Portrait of Wu Zetian

Portrait of Wu Zetian

Wu Zetian (625 CE — 705 CE) was the only empress regnant to ever rule China. She was born to a wealthy merchant family. Instead of spending her time learning traditional ladylike pursuits, she immersed herself in politics and books. When she was a teenager, she became consort to the Emperor of China. She bore him no sons, and at his death she was sent to a convent. Somehow, she managed to legally free herself from the convent, and she became the consort of the next emperor, Gaozong of the Tang Dynasty. She accused the empress consort of strangling her daughter, and the empress was deposed. Wu Zetian took her place, and gave birth to sons. She ruled from the sidelines for many years, especially when her husband became ill. When the emperor died, she was named regent for her son, Emperor Zhongzong. When he refused to do as she told him, she had him deposed and China went to her next son, Emperor Ruizong.

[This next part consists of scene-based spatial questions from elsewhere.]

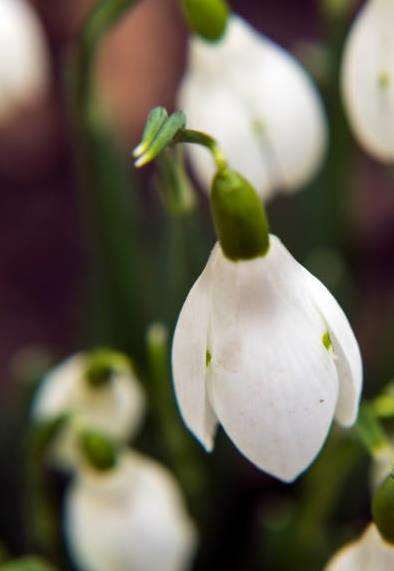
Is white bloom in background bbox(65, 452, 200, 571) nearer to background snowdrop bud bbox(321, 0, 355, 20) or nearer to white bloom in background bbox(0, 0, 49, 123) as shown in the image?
white bloom in background bbox(0, 0, 49, 123)

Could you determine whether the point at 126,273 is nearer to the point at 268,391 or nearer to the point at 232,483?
the point at 232,483

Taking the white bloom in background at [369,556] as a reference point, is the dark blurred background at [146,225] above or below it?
below

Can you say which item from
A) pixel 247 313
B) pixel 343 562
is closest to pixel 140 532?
pixel 343 562

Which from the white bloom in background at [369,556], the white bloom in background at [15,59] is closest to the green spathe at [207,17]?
the white bloom in background at [15,59]

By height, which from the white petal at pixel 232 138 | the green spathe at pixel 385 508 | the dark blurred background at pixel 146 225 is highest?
the white petal at pixel 232 138

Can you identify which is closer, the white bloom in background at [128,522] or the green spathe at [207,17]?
the green spathe at [207,17]

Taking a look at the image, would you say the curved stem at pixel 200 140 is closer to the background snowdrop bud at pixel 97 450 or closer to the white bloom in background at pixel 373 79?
the white bloom in background at pixel 373 79

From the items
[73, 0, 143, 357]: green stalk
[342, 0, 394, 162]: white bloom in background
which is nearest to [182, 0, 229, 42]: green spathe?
[342, 0, 394, 162]: white bloom in background
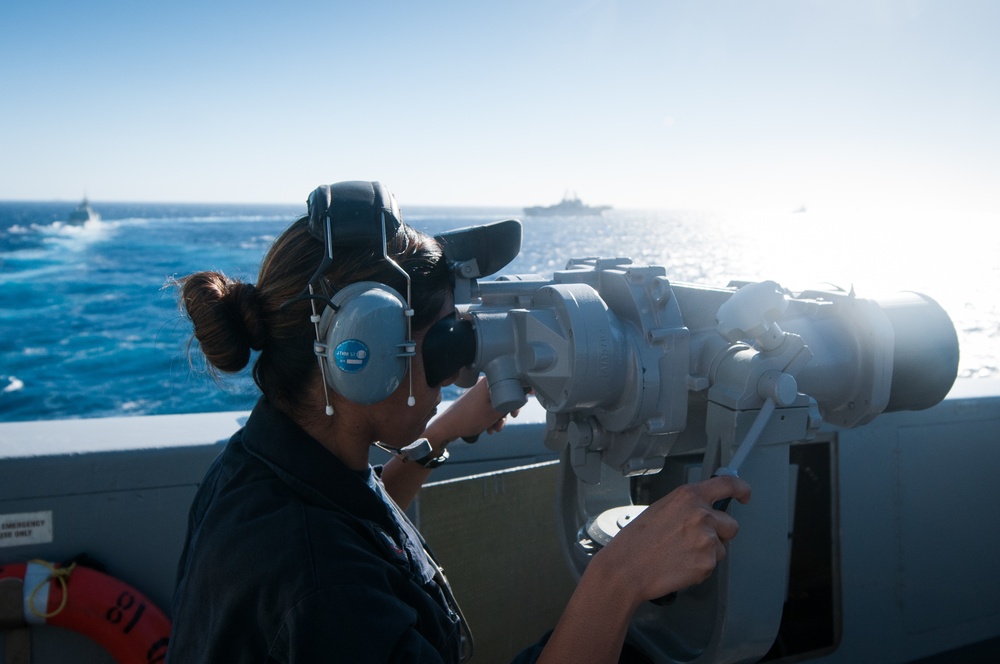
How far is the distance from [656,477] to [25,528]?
1.64m

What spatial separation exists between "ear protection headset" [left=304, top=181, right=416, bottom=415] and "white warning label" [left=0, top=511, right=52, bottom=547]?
1.28 metres

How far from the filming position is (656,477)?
180cm

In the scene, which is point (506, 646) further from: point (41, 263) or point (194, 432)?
point (41, 263)

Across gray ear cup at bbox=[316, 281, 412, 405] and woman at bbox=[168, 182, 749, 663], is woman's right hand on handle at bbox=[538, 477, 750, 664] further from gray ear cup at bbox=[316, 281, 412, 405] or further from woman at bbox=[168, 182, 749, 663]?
gray ear cup at bbox=[316, 281, 412, 405]

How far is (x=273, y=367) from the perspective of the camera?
4.29ft

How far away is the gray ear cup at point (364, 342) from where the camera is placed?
1124 mm

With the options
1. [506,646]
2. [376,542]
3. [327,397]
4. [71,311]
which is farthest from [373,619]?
[71,311]

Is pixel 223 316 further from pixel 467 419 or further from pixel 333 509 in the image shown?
pixel 467 419

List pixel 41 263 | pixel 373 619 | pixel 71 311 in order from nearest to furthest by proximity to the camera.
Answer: pixel 373 619
pixel 71 311
pixel 41 263

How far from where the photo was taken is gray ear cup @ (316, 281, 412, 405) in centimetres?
112

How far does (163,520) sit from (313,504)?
1165mm

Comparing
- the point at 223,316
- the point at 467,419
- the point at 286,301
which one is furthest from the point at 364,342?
the point at 467,419

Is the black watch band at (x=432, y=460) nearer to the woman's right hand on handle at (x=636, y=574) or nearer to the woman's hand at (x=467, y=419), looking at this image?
the woman's hand at (x=467, y=419)

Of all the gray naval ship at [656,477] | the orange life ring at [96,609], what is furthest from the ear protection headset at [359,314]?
the orange life ring at [96,609]
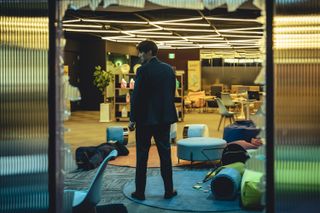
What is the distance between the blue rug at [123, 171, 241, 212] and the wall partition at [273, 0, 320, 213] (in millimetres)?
1977

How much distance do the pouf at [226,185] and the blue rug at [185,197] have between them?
87 mm

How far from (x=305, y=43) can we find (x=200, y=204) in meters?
2.63

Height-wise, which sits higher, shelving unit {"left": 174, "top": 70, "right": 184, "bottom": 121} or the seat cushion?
shelving unit {"left": 174, "top": 70, "right": 184, "bottom": 121}

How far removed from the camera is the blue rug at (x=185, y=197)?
4.97m

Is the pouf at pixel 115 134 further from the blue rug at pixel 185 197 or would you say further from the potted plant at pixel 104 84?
the potted plant at pixel 104 84

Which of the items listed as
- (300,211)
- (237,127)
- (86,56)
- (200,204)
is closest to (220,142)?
(237,127)

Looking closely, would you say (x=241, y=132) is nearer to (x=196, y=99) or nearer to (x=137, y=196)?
(x=137, y=196)

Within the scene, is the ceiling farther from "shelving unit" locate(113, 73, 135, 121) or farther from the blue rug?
the blue rug

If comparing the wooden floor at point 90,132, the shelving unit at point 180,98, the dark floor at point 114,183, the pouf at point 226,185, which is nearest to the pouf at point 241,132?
the dark floor at point 114,183

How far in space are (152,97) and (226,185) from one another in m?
1.38

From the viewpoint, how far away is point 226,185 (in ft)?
17.3

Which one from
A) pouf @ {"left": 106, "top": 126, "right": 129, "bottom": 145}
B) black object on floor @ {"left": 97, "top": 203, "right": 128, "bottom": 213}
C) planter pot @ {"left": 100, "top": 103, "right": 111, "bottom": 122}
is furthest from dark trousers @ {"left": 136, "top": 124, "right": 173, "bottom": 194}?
planter pot @ {"left": 100, "top": 103, "right": 111, "bottom": 122}

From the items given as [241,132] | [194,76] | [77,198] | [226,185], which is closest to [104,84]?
[194,76]

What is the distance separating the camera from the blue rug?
4.97m
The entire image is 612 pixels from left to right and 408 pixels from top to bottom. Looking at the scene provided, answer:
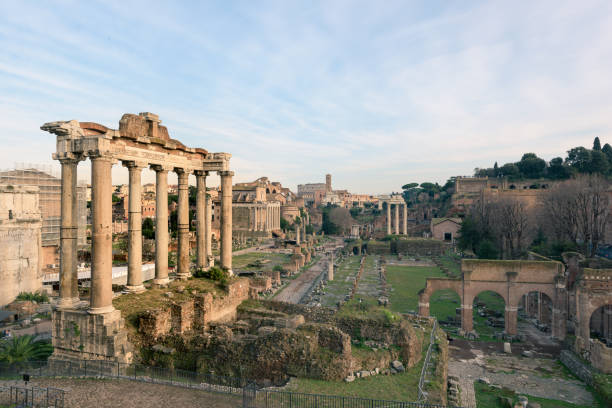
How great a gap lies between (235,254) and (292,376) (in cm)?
5131

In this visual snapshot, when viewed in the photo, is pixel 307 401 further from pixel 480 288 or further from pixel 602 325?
pixel 602 325

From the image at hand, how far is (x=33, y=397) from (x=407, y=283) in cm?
3608

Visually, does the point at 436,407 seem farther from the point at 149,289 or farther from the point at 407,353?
the point at 149,289

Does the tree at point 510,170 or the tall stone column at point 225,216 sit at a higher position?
the tree at point 510,170

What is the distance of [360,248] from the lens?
7112 centimetres

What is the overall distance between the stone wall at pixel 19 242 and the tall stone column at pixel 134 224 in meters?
19.3

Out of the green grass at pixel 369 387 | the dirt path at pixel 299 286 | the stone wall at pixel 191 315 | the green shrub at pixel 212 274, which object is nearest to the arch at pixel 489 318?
the dirt path at pixel 299 286

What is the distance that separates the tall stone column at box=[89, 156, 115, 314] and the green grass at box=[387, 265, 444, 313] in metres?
22.4

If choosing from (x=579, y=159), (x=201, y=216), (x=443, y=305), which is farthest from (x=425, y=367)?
(x=579, y=159)

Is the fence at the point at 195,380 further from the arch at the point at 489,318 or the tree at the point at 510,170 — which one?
the tree at the point at 510,170

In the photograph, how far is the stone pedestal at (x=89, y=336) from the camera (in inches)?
480

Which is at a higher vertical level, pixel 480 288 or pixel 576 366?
pixel 480 288

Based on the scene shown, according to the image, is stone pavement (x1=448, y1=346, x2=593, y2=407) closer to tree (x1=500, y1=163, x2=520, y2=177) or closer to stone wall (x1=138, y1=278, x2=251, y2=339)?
stone wall (x1=138, y1=278, x2=251, y2=339)

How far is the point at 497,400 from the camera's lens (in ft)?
51.0
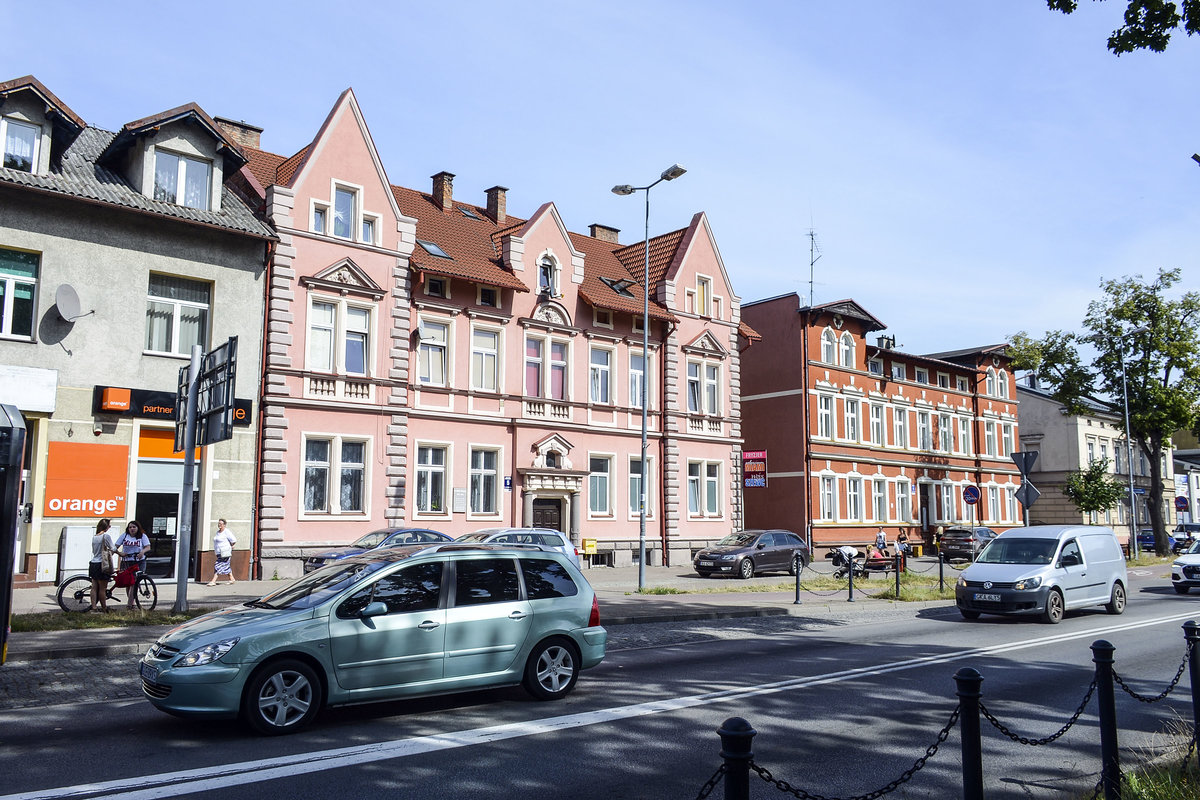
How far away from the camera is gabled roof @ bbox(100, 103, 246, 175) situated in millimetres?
23062

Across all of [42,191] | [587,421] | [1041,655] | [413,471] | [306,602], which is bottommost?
[1041,655]

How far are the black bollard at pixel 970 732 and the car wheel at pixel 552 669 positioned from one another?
16.2ft

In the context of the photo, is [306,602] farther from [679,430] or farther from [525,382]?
[679,430]

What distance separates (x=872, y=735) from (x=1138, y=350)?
4606 cm

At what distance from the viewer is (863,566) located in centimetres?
3011

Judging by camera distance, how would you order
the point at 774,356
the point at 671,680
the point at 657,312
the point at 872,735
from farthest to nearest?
1. the point at 774,356
2. the point at 657,312
3. the point at 671,680
4. the point at 872,735

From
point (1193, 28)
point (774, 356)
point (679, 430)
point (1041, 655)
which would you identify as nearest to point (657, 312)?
point (679, 430)

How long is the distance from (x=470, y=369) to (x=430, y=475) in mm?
3714

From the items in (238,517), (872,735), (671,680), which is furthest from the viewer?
(238,517)

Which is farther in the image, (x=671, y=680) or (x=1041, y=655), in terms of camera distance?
(x=1041, y=655)

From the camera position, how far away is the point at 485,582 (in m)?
9.12

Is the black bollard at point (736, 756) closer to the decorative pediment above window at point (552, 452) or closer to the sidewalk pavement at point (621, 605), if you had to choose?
the sidewalk pavement at point (621, 605)

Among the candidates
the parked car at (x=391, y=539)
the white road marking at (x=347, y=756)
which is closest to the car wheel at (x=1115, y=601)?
the white road marking at (x=347, y=756)

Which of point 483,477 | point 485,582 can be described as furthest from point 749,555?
point 485,582
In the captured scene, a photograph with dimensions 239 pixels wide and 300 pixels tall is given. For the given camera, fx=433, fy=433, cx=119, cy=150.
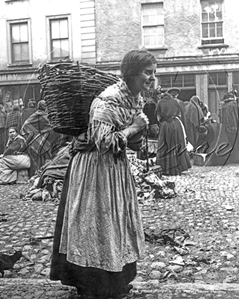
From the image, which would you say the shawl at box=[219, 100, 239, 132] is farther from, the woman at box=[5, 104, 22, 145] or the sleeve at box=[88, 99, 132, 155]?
the woman at box=[5, 104, 22, 145]

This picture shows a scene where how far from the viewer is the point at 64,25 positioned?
3033 mm

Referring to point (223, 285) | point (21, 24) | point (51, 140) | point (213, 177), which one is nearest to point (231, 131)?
point (213, 177)

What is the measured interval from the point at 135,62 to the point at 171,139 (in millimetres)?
985

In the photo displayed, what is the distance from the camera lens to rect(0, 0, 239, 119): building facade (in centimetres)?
292

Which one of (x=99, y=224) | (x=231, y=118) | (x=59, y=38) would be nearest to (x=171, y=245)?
(x=231, y=118)

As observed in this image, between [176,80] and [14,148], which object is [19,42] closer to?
[14,148]

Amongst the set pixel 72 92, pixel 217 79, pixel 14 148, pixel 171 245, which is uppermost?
pixel 217 79

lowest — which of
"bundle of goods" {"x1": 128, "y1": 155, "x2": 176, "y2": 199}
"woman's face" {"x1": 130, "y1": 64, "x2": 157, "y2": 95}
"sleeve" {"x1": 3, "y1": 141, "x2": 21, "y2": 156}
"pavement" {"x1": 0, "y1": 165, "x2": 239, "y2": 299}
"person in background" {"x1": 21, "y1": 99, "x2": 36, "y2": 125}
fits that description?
"pavement" {"x1": 0, "y1": 165, "x2": 239, "y2": 299}

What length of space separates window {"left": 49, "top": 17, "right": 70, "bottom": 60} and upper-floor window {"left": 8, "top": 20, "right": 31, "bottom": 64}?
18cm

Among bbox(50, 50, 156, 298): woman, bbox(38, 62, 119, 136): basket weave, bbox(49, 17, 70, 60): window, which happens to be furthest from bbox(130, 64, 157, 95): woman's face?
bbox(49, 17, 70, 60): window

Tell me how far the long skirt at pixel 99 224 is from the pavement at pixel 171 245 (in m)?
0.25

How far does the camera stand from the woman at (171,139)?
3041 mm

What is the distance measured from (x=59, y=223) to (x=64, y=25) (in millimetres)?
1410

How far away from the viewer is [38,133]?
124 inches
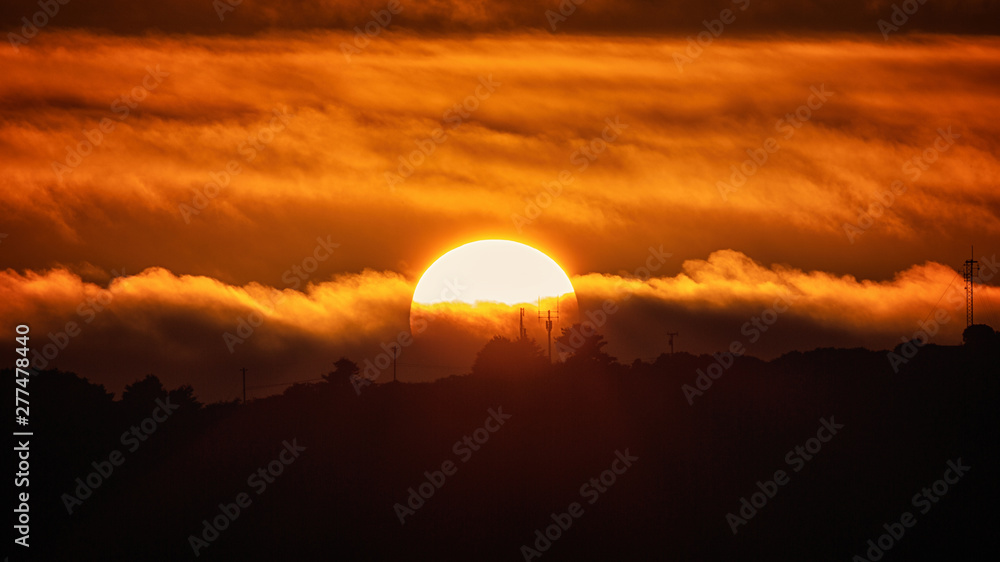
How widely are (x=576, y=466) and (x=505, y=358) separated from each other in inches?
2330

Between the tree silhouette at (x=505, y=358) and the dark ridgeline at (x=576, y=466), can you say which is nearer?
the dark ridgeline at (x=576, y=466)

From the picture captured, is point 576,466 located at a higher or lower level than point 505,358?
higher

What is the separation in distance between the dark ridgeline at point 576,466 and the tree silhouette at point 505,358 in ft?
71.5

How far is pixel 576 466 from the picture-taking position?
10088 cm

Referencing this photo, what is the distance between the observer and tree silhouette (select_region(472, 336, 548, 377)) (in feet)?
511

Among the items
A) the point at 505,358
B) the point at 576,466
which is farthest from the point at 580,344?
the point at 576,466

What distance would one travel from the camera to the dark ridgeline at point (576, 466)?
285 ft

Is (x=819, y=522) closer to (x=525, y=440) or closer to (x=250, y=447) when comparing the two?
(x=525, y=440)

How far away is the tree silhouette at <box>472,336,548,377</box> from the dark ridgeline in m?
21.8

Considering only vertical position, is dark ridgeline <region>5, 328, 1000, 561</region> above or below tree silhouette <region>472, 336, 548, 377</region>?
above

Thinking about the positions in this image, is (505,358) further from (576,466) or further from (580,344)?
(576,466)

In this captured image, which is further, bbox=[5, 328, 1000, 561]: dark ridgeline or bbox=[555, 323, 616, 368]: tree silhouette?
bbox=[555, 323, 616, 368]: tree silhouette

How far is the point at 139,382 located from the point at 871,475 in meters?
126

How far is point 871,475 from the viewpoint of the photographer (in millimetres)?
92500
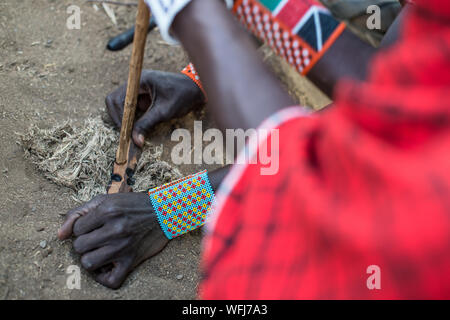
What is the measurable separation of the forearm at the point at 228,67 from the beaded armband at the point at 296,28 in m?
0.22

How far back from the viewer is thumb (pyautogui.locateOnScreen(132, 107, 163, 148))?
1.83 metres

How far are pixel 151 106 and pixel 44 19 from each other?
29.5 inches

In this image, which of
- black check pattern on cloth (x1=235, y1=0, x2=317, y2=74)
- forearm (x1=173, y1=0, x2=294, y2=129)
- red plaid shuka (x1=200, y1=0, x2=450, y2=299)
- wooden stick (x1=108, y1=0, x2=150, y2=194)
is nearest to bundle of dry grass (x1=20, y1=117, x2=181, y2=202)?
wooden stick (x1=108, y1=0, x2=150, y2=194)

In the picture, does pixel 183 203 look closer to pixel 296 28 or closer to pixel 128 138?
pixel 128 138

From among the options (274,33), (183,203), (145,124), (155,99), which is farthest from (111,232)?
(274,33)

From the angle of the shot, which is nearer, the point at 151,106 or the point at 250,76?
the point at 250,76

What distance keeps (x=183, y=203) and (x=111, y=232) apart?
0.78 feet

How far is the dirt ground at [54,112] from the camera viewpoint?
1424 millimetres

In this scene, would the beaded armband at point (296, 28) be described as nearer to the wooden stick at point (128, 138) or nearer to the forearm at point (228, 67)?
the forearm at point (228, 67)

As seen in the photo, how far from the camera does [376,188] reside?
54cm

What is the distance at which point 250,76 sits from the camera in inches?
31.8
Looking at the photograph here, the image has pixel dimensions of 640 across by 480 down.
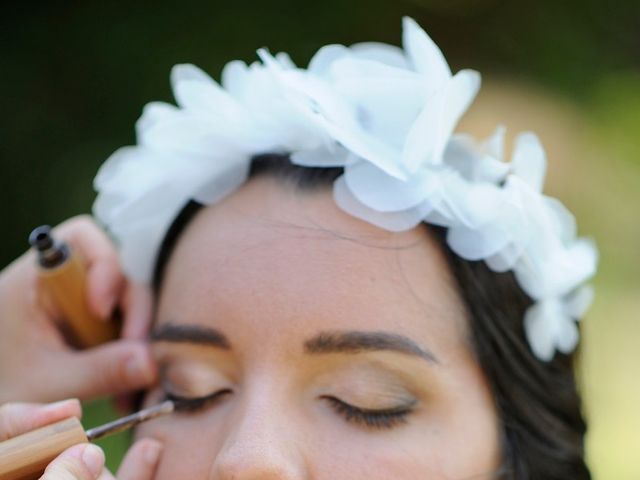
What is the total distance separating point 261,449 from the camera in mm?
1291

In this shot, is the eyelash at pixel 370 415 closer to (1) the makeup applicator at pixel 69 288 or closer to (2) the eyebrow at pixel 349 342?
(2) the eyebrow at pixel 349 342

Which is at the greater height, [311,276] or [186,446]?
[311,276]

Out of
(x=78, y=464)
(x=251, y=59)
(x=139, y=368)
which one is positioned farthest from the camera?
(x=251, y=59)

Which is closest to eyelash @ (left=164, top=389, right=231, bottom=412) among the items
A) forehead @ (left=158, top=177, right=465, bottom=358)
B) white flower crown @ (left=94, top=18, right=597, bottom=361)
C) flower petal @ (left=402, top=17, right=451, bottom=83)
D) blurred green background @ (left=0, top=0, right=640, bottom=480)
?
forehead @ (left=158, top=177, right=465, bottom=358)

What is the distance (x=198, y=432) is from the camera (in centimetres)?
145

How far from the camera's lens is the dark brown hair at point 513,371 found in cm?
151

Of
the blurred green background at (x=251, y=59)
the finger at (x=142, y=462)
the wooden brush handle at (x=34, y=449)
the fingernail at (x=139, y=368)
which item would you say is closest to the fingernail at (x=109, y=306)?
the fingernail at (x=139, y=368)

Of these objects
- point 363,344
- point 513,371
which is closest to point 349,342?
point 363,344

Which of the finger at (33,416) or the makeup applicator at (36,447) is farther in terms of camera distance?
the finger at (33,416)

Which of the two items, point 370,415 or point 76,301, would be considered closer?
point 370,415

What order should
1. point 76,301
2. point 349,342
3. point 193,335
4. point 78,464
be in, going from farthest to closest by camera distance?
1. point 76,301
2. point 193,335
3. point 349,342
4. point 78,464

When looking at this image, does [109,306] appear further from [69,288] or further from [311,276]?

She ruled through him very effectively with a few rebellions, and in 690 CE she had her son abdicate in favor of her. She established the second run of the Zhou Dynasty, which at her death would revert back to the Tang Dynasty.

Throughout her rule, she established an intelligence agency in order to discover her opposition. She also used religious engineering to gain more power by manipulating the main religions of China. She also employed officials, good ones, in order to oversee different parts of Her realm. She was incredibly knowledgeable by means of economics and diplomacy, and China found itself growing in wealth and living standards under her rule.

In 704 CE, she became seriously ill, and corruption in her administration started to rise. Officials planned to take power from her, or to become regent while she was sick. In 705 CE she was continually ill, and the government became even more corrupt. A coup d’état was staged, removing her from office.

Writer’s Note: This is a very shortened version of Wu Zetian’s story, because most of the articles about her are extremely subjective, depicting her as a wrathful, corrupt leader. The opinion of many historians on Wu Zetian is that she was manipulative, corrupt, cruel, and incompetent, and that she used dishonorable tactics in order to gain power. While that may well be true, those are not methods that are specific to Wu Zetian, a woman ruler. She could have been villainized and demonized by historians for being manipulative, but many leaders did that to gain power, regardless of gender. One could say that she had an understanding of the politics of China in this period and used them to her advantage. Because many politicians used those methods, it is wrong the demonize Wu Zetian without also demonizing the men who did like or even worse things to attain power. Unfortunately, she stands out, because she is the one empress to rule China suo jure (in her own right).